Halloween is the traditional time of year for kids (and many adults) to overindulge in loads of sugar-loaded candy. The famous “treat” part of “trick and treat” has been popular in the U.S. since the end of World War II, when finally sugar shortages were over and candy makers were pumping out the popular products as Halloween candy to increase sales.
However, there are certain brands and types of Halloween candy that won’t be on the shelves this year, and some were banned quite some time ago. How many of these candy treats do you remember from childhood?
First, let’s have a look at the treat pictured above, with the charming name of Toxic Waste Nuclear Sludge Chew Bars. Supposedly created in a secret lab by Professor Sauernoggin, the colorful and totally appropriate Halloween treat was pulled from the shelves back in 2011. This was when the U.S. Food and Drug Administration established that the tasty, sour treat contained elevated levels of lead (0.24 parts per million; the U.S. FDA tolerance is 0.1 ppm). The FDA said the candy could “potentially could cause health problems, particularly for infants, small children, and pregnant women.”
The company, Candy Dynamics, had imported the product from Pakistan where, let’s face it, health concerns are not addressed as well as they could be. While no actual health problems were reported from consuming the Toxic Waste Nuclear Sludge Cherry Chew Bar, the manufacturer withdrew it from sale “out of an abundance of caution.”
Rather ironically, the label has a green stamp saying clearly that “Toxic Waste Candy Sponsors a Cleaner Planet.” However, it should be noted that the FDA did say that no other Toxic Waste Candy was affected by the recall, only the cherry and other flavors of the “nuclear waste” chew bars.
If any reader had the experience of eating the super-sour cherry flavored treat, please let us know in the comments section below.
In these days of action against smokers, with smoking bans cropping up all over the world, the next sweet treat was sort of an obvious item to ban, at Halloween or any other time of year, but many folks will remember them well.
Many kids thoroughly enjoyed acting like grown-ups, puffing away on their candy cigarettes, especially as part of their Halloween candy. The sweet treat was still on the shelves right up until around 2009, when the FDA got it into its collective head to ban flavored cigarettes.
Now it must be borne in mind that this time the FDA’s ban didn’t refer to the candy itself. They were referring to the real tobacco deal, but the ban encouraged many U.S. stores, like Wal-Mart, to take the candy cigarettes off the shelves.
The main reason for this ban was a study run in 2007 in Preventive Medicine, which clearly indicated a link between the candy cigarettes and smoking the real deal. According to the study, 22 percent of people who currently smoked had previously consumed candy cigarettes when they were children. On the other hand, 14 percent of those polled who didn’t smoke had never indulged in the sweet treat.

### PROVIDED INFORMATION
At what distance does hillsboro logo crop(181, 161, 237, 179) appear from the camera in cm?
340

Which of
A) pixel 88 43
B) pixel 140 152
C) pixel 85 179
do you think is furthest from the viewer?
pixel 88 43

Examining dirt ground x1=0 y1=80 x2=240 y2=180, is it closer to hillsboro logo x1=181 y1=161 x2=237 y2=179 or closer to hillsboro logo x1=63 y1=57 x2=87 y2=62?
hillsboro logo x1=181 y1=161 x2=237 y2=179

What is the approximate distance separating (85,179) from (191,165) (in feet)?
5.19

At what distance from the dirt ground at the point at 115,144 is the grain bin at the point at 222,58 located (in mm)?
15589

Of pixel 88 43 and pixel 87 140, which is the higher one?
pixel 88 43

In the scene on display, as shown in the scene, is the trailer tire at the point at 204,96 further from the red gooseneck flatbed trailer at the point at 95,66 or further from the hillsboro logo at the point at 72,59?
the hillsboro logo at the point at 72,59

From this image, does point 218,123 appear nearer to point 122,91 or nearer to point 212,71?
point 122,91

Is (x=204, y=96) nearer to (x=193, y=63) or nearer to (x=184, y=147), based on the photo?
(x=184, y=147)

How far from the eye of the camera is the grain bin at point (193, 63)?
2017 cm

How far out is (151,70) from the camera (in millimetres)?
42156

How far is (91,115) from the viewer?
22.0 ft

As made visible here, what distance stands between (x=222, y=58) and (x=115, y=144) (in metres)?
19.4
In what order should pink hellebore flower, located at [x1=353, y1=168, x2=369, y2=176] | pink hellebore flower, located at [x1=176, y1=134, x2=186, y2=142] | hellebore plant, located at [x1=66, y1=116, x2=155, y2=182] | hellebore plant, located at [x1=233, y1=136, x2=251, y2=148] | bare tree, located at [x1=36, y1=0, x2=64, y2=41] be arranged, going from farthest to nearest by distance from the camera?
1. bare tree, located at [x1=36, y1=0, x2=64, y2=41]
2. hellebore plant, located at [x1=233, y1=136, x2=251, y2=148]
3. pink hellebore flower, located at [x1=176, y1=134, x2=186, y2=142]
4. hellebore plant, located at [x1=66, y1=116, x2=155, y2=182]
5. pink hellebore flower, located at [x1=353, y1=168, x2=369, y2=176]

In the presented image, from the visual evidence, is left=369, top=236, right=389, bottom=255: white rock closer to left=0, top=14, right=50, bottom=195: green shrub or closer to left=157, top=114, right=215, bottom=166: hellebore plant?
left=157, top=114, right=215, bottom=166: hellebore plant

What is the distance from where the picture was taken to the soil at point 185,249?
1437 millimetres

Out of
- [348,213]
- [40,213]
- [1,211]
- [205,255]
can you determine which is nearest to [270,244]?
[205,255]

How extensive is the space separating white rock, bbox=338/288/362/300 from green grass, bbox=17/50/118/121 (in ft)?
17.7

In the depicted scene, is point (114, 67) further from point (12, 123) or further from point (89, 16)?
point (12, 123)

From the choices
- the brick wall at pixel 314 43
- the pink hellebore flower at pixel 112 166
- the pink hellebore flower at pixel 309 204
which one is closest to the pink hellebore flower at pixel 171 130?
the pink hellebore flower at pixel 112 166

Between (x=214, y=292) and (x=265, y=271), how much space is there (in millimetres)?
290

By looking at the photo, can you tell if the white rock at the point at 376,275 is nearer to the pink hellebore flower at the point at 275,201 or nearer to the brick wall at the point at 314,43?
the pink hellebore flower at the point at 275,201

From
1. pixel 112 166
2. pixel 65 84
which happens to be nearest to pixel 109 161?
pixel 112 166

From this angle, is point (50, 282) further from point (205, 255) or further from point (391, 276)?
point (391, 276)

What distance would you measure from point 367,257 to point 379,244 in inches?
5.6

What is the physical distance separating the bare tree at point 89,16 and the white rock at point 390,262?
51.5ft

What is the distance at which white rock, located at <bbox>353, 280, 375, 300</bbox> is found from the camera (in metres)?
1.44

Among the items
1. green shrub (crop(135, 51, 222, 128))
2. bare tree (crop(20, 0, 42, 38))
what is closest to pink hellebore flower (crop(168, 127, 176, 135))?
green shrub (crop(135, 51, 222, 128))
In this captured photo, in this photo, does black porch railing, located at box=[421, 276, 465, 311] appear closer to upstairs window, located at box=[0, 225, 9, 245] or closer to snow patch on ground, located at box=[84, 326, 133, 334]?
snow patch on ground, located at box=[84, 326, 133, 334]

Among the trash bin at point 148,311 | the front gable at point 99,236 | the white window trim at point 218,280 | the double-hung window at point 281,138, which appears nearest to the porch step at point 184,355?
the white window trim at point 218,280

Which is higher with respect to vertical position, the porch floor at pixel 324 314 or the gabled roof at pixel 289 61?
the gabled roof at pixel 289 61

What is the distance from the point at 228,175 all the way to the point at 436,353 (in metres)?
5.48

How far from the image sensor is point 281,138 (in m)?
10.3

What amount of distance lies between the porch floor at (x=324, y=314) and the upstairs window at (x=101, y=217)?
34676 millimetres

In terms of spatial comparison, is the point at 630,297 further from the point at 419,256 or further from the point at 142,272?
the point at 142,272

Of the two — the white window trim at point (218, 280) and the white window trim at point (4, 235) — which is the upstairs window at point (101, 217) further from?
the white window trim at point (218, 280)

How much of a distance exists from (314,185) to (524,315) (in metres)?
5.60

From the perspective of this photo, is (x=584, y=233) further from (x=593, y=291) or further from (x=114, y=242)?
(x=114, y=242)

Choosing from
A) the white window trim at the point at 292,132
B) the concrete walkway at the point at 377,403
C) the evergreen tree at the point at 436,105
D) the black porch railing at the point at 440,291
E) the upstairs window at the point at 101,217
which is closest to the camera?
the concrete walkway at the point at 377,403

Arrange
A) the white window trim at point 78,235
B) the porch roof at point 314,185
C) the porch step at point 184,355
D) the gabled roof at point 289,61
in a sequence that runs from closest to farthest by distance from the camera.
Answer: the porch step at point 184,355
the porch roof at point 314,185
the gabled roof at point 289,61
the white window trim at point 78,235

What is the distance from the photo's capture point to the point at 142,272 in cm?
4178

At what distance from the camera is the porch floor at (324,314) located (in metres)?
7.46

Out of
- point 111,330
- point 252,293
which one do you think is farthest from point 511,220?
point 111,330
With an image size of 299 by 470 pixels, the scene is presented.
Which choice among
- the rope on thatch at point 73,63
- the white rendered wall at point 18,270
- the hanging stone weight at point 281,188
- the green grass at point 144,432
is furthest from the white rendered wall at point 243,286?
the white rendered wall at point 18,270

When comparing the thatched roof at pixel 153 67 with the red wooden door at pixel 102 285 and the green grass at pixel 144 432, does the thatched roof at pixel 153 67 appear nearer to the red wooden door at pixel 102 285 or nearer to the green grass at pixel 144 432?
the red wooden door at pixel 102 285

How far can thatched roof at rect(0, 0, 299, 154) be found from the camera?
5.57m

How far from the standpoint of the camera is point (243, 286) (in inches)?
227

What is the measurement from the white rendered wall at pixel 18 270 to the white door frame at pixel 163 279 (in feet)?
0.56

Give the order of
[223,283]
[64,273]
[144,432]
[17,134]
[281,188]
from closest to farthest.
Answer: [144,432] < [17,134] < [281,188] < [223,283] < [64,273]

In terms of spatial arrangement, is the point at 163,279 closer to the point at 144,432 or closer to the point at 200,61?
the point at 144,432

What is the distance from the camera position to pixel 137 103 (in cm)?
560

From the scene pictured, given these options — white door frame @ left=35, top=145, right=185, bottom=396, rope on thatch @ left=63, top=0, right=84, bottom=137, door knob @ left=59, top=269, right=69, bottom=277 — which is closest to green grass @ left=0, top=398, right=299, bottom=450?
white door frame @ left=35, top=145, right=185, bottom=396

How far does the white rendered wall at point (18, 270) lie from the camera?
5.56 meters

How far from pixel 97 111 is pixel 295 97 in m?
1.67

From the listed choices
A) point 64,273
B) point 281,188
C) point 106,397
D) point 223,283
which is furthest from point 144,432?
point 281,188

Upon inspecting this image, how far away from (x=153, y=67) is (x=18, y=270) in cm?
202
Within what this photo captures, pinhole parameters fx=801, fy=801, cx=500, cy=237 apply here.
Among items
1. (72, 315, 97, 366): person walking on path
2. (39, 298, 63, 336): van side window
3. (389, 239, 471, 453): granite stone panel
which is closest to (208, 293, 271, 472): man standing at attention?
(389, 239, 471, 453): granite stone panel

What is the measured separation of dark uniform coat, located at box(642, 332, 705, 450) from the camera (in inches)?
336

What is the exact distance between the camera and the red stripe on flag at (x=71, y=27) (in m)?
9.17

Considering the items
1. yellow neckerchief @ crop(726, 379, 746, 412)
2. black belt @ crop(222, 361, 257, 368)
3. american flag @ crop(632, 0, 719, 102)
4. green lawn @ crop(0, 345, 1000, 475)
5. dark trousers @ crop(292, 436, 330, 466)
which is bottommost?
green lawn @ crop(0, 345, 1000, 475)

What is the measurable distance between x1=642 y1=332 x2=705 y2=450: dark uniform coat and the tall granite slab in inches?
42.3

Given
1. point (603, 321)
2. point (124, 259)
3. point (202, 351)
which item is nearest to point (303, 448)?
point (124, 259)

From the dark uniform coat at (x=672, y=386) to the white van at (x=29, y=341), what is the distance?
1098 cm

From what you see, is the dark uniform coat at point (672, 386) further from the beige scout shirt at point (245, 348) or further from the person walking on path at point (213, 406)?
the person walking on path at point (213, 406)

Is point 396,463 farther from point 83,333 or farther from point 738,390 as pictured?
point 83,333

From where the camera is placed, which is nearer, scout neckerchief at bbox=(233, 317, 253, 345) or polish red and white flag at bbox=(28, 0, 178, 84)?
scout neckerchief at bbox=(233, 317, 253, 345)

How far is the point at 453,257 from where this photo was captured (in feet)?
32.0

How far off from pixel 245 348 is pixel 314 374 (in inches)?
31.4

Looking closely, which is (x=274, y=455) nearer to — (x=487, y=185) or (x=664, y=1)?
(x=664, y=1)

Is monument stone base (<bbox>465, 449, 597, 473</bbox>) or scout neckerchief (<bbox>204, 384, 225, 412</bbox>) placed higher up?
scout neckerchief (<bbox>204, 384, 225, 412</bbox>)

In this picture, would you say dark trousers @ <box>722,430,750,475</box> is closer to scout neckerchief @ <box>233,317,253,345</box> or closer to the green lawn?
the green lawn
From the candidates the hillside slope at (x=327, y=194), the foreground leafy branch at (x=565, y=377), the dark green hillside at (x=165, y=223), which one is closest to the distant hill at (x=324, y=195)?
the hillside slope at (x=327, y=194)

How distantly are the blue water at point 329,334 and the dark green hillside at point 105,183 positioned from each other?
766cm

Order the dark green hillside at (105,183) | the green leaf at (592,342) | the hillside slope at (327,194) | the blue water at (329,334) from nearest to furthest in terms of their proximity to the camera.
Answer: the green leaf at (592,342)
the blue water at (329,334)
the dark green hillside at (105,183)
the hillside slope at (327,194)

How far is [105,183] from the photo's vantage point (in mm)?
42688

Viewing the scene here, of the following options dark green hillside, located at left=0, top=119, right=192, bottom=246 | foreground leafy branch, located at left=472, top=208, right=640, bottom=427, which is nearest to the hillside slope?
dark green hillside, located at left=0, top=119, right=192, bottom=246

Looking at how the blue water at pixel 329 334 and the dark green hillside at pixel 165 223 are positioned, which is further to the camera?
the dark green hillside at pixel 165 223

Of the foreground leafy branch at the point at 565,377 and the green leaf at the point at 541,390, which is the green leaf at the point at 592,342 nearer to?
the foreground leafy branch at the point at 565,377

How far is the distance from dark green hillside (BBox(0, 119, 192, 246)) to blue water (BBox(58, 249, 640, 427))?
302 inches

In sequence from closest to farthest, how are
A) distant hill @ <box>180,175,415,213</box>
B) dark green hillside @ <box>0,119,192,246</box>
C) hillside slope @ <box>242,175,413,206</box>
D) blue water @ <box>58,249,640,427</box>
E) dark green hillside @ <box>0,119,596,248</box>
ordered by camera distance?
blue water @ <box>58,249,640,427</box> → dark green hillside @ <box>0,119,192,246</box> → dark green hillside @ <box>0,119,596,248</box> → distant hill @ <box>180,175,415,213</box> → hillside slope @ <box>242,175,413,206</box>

### REQUIRED TASKS
1. List every four-digit year mentioned in the text about discontinued Halloween candy, in the order they appear.
2. Resume the text about discontinued Halloween candy, starting after its final sentence.
The records come from a separate source, unrelated to the text about discontinued Halloween candy.

### ANSWERS BELOW
1. 2011, 2009, 2007

2.
It was probably a no-brainer to say that the “continued existence of these products helps promote smoking as a culturally or socially acceptable activity.”
Last, but not least, is a treat which any kid would thoroughly love, whether as Halloween candy or any kind of birthday treat. This one isn’t really dangerous to health, except, of course, for the sugar overload experience, and it was definitely banned by a spoilsport.
There’s nothing like a surprise to keep a kid excited and happy and the Nestlé Magic Ball was just that. You ripped off the packaging, bit into the tasty chocolate, and inside was, as advertised, a ball containing a surprise toy. Ranging from superheroes to popular Disney and Pokemon characters, the kids loved these treats during the 1990s, and they were a popular Halloween candy gift for quite some time.
According to Atlas Obscura, back in 1938, President Franklin (spoilsport) Roosevelt signed the Federal Food, Drug and Cosmetic Act into law. Under that law, it was said that a piece of confectionery will be deemed illegal if it is “adulterated” or “has partially or completely embedded therein any non-nutritive object.” As the plastic toy contained in the Nestlé Magic Ball was definitely a non-nutritive commodity, this made the treat illegal more than 50 years before it was even born.
Since then, in 1997 to be exact, consumer groups, largely subsidized by Nestlé’s competitors, spoke up, saying the plastic toys were choking hazards, and finally the FDA stepped in, making the candy treat illegal. The Nestlé Magic Balls were removed from the shelves in October 1997.
Having found out about some tasty Halloween candy that you definitely won’t be getting this year, stay safe and have fun on your “trick or treat” rounds of the neighborhood.